Collected data entries:
(begin)

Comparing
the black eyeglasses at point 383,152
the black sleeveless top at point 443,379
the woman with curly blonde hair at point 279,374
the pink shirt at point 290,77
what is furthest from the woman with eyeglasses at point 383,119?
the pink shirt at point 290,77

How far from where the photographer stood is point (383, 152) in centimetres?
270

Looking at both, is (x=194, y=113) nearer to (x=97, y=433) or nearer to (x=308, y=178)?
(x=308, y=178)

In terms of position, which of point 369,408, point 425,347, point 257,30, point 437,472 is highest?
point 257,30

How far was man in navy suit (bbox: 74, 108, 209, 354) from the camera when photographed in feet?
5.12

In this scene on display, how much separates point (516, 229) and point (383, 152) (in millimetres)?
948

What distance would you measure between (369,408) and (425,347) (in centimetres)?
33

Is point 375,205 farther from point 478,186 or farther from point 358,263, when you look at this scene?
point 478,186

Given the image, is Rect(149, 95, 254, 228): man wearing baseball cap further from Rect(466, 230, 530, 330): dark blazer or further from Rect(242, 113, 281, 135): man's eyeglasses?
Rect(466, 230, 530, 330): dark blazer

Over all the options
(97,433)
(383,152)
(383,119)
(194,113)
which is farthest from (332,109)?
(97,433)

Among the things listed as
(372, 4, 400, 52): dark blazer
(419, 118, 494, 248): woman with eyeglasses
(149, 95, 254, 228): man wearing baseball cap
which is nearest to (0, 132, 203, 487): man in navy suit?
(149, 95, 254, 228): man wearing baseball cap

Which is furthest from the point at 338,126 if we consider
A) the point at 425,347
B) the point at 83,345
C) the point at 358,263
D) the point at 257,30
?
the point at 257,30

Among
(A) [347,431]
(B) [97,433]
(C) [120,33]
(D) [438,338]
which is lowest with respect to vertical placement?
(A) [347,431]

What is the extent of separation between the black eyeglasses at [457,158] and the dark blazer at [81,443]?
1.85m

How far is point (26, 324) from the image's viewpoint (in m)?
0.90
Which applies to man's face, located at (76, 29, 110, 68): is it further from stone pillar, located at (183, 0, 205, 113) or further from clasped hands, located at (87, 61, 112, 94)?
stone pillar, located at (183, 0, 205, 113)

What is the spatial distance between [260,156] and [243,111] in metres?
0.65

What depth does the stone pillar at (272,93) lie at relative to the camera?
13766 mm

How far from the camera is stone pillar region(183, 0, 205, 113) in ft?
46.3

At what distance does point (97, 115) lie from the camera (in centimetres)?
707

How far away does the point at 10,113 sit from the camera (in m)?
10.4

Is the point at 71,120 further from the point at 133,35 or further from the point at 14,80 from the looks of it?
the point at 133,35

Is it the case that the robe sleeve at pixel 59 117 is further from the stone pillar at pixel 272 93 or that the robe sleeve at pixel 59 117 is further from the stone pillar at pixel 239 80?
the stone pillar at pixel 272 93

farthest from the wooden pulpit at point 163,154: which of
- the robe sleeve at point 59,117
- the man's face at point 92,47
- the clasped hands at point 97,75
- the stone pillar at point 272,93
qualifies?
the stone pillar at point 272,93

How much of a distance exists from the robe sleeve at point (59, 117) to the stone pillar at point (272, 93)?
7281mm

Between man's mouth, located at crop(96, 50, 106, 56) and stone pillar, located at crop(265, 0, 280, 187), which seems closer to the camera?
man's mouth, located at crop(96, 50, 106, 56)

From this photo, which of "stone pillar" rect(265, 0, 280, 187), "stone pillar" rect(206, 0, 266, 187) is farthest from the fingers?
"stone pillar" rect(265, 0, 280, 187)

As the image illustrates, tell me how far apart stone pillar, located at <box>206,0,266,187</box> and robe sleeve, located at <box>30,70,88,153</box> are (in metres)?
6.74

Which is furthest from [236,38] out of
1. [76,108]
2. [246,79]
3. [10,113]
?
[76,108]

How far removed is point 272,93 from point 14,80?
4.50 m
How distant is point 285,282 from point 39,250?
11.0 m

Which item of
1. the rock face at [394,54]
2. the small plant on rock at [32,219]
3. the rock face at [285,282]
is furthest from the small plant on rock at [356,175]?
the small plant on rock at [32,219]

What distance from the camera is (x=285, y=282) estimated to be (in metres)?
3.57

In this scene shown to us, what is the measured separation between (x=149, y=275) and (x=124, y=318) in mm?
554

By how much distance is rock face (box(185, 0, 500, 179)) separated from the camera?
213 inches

(end)

▶ [OBJECTIVE] Recast all of the records above as a numbered list, one line per item, and leave out the blank lines.

▶ [EXPECTED ANSWER]
1. Comparing
2. the black eyeglasses at point 383,152
3. the black sleeveless top at point 443,379
4. the woman with curly blonde hair at point 279,374
5. the pink shirt at point 290,77
6. what is furthest from the woman with eyeglasses at point 383,119?
7. the pink shirt at point 290,77
8. How far from where the photographer stood is point (383, 152) in centimetres?
9. 270
10. Looking at both, is (x=194, y=113) nearer to (x=97, y=433) or nearer to (x=308, y=178)?
11. (x=308, y=178)
12. In terms of position, which of point 369,408, point 425,347, point 257,30, point 437,472 is highest?
13. point 257,30
14. How far was man in navy suit (bbox: 74, 108, 209, 354) from the camera when photographed in feet?
15. 5.12
16. In this scene on display, how much separates point (516, 229) and point (383, 152) (in millimetres)?
17. 948
18. What distance would you measure between (369,408) and (425,347) (in centimetres)?
19. 33
20. Is point 375,205 farther from point 478,186 or farther from point 358,263, when you look at this scene?
21. point 478,186
22. Given the image, is Rect(149, 95, 254, 228): man wearing baseball cap further from Rect(466, 230, 530, 330): dark blazer or further from Rect(242, 113, 281, 135): man's eyeglasses?
23. Rect(466, 230, 530, 330): dark blazer
24. Over all the options
25. (97,433)
26. (383,152)
27. (383,119)
28. (194,113)
29. which is farthest from (332,109)?
30. (97,433)
31. Among the things listed as
32. (372, 4, 400, 52): dark blazer
33. (419, 118, 494, 248): woman with eyeglasses
34. (149, 95, 254, 228): man wearing baseball cap
35. which is nearest to (0, 132, 203, 487): man in navy suit?
36. (149, 95, 254, 228): man wearing baseball cap
37. Which is furthest from the point at 338,126 if we consider
38. A) the point at 425,347
39. B) the point at 83,345
40. C) the point at 358,263
41. D) the point at 257,30
42. ?
43. the point at 257,30
44. Among
45. (A) [347,431]
46. (B) [97,433]
47. (C) [120,33]
48. (D) [438,338]
49. which is lowest with respect to vertical placement?
50. (A) [347,431]
51. What is the extent of separation between the black eyeglasses at [457,158] and the dark blazer at [81,443]?
52. 1.85m
53. How far is point (26, 324) from the image's viewpoint (in m)?
54. 0.90
55. Which applies to man's face, located at (76, 29, 110, 68): is it further from stone pillar, located at (183, 0, 205, 113) or further from clasped hands, located at (87, 61, 112, 94)?
56. stone pillar, located at (183, 0, 205, 113)
57. What is the spatial distance between [260,156] and [243,111] in metres?
58. 0.65
59. What depth does the stone pillar at (272,93) lie at relative to the camera?
60. 13766 mm
61. How far from the camera is stone pillar region(183, 0, 205, 113) in ft?
62. 46.3
63. At what distance does point (97, 115) lie from the camera (in centimetres)?
64. 707
65. How far away does the point at 10,113 sit from the camera (in m)?
66. 10.4
67. Is the point at 71,120 further from the point at 133,35 or further from the point at 14,80 from the looks of it?
68. the point at 133,35
69. Is it the case that the robe sleeve at pixel 59 117 is further from the stone pillar at pixel 272 93 or that the robe sleeve at pixel 59 117 is further from the stone pillar at pixel 239 80?
70. the stone pillar at pixel 272 93
71. farthest from the wooden pulpit at point 163,154: which of
72. - the robe sleeve at point 59,117
73. - the man's face at point 92,47
74. - the clasped hands at point 97,75
75. - the stone pillar at point 272,93
76. qualifies?
77. the stone pillar at point 272,93
78. How much of a distance exists from the robe sleeve at point (59, 117) to the stone pillar at point (272, 93)?
79. 7281mm
80. Between man's mouth, located at crop(96, 50, 106, 56) and stone pillar, located at crop(265, 0, 280, 187), which seems closer to the camera?
81. man's mouth, located at crop(96, 50, 106, 56)
82. From this photo, which of "stone pillar" rect(265, 0, 280, 187), "stone pillar" rect(206, 0, 266, 187) is farthest from the fingers?
83. "stone pillar" rect(265, 0, 280, 187)
84. As the image illustrates, tell me how far apart stone pillar, located at <box>206,0,266,187</box> and robe sleeve, located at <box>30,70,88,153</box> are (in metres)?
85. 6.74
86. Which is furthest from [236,38] out of
87. 1. [76,108]
88. 2. [246,79]
89. 3. [10,113]
90. ?
91. [76,108]
92. How far removed is point 272,93 from point 14,80?
93. 4.50 m
94. How distant is point 285,282 from point 39,250?
95. 11.0 m
96. Which item of
97. 1. the rock face at [394,54]
98. 2. the small plant on rock at [32,219]
99. 3. the rock face at [285,282]
100. is furthest from the small plant on rock at [356,175]?
101. the small plant on rock at [32,219]
102. What distance from the camera is (x=285, y=282) estimated to be (in metres)?
103. 3.57
104. In this scene shown to us, what is the measured separation between (x=149, y=275) and (x=124, y=318) in mm?
105. 554
106. By how much distance is rock face (box(185, 0, 500, 179)) separated from the camera?
107. 213 inches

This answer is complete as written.